GIVEN TEXT >>
Ok. I will try to solve H first.
Not the correct place to ask but are Educational Round over ? I think every month there were two Edu Rounds.
I highly doubt that edu rounds are over. Just be patient.
Glad to see that they have not stopped
nice contest
Sure, sir.
I had to try haha
To all the people asking how to become a tester, finally your day has come! Together we are all testers in testing round 17.
How so Orz monogon .rz.rz.rz.rz.rz
finally your day has come!Will Mike make a thread on home page with all our names!LOL!!
I was just about to say "in before the comments section becomes Monogon's twitch chat" but looks like I'm too late now
Hi, dear SecondThread, could you please provide your unbiased opinion regarding the scoring distribution of this round? The smaller differences among A, B, C and D might not be much of a problem to Div1 Contestants, but to all other participants, especially the lower-ranked ones, it could definitely cost us. Just my opinion, tbh.
Ask him in his Algorithms Thread videos.
As a tester of testing round 17, Give me contribution.
So the real contest starts after 10 mins after the 10 mins Testing Round. What if there is some issue and it can't be fixed within 10 mins?
At least they will have an idea and postpone the round.
Hello!Hope that contest will be great and wish you high ratings
Why just not to make testing round earlier instead of "deviating the main round"?
Ikr. That is like why ICPC and IOI 2021 will be in the same week. From the 365 days, they cannot sort this out lol.
Obviously in order to have more participants in the testing round
Hope strong pretests.Come Up~
Hope to change my color in this round . (Else would leave CP forever)
Imagine becoming an admin after this round.
I'm kinda scared. In your last AGC I couldn't even solve a single problem. Hope I can solve at least something this time
Not really :'(
its so relatable
Haha made my day LOL !
made mine day too keep it up with memes :D <3
Me in the future, but as the dad
actually it is a red coder solving only H
probably me at the end of the contest D;
back to back rounds(global and educational) in 24 hours with no time to upsolve!! its going to be a fun weekend and a long week!
What the hell?
How to solve B of the testing round ?
52B - Прямоугольные треугольники same problem.
Code: [submission:95090566]
Explanation: Compute the number of '*' in each row and column. Say that in number_of_star_in_row[i] = r and number_of_star_in_col[j] = c. The number of right triangles with base grid[i][j] is (r-1)(c-1).
I think the testing round was very slow :(
I think that too! I don't have a good feeling about the round queue.
fortunately there wasn't much of a queue anyway. XD
Was it intentional that the statements of the testing round were not available in m-instances?
I wonder how many T-shirt did tourist get from all the contests
He must be using this much of t-shirts to mop his floor I guess.

DATA >>
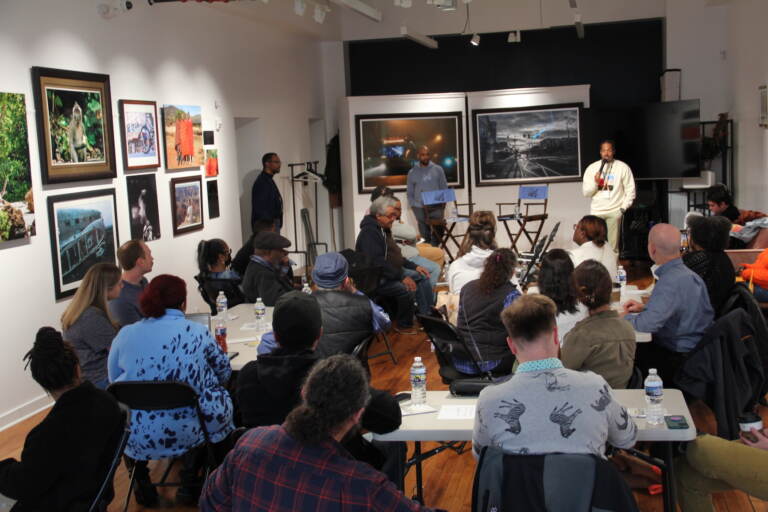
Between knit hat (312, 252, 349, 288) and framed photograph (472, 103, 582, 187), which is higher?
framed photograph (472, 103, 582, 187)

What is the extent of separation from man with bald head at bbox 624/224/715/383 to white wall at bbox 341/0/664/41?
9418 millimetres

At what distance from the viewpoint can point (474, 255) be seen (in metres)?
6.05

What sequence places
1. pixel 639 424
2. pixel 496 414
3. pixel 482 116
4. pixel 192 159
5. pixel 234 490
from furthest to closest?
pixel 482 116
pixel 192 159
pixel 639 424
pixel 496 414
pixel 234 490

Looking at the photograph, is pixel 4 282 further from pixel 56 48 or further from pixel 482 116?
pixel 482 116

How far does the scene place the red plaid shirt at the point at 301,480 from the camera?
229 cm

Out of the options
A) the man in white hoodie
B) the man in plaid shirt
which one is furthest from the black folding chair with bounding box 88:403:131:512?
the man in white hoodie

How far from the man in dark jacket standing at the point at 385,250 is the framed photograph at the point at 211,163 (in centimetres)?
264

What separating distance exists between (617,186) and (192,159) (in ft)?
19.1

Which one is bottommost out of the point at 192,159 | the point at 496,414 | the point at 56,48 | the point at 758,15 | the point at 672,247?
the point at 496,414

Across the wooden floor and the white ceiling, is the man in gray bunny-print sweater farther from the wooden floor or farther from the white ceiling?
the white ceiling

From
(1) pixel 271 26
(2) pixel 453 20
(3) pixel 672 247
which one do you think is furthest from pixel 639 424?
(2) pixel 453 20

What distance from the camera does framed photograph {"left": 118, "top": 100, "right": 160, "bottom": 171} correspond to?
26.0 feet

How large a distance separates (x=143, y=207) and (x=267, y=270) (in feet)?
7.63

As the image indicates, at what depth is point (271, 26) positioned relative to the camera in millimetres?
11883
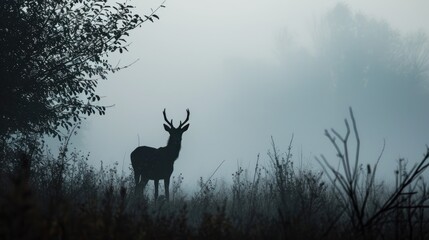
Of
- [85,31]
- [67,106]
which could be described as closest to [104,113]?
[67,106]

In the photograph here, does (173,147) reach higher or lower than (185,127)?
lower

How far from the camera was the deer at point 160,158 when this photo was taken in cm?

WHAT THIS EXERCISE ASKS >>
(a) According to the contest discussion thread, how many right triangles have grid[i][j] as their base?
(b) Write out the part of the contest discussion thread starting at "What the hell?" and ending at "available in m-instances?".

TASK-BY-TASK OUTPUTS >>
(a) (r-1)(c-1)

(b)
What the hell?
How to solve B of the testing round ?
52B - Прямоугольные треугольники same problem.
Code: [submission:95090566]
Explanation: Compute the number of '*' in each row and column. Say that in number_of_star_in_row[i] = r and number_of_star_in_col[j] = c. The number of right triangles with base grid[i][j] is (r-1)(c-1).
I think the testing round was very slow :(
I think that too! I don't have a good feeling about the round queue.
fortunately there wasn't much of a queue anyway. XD
Was it intentional that the statements of the testing round were not available in m-instances?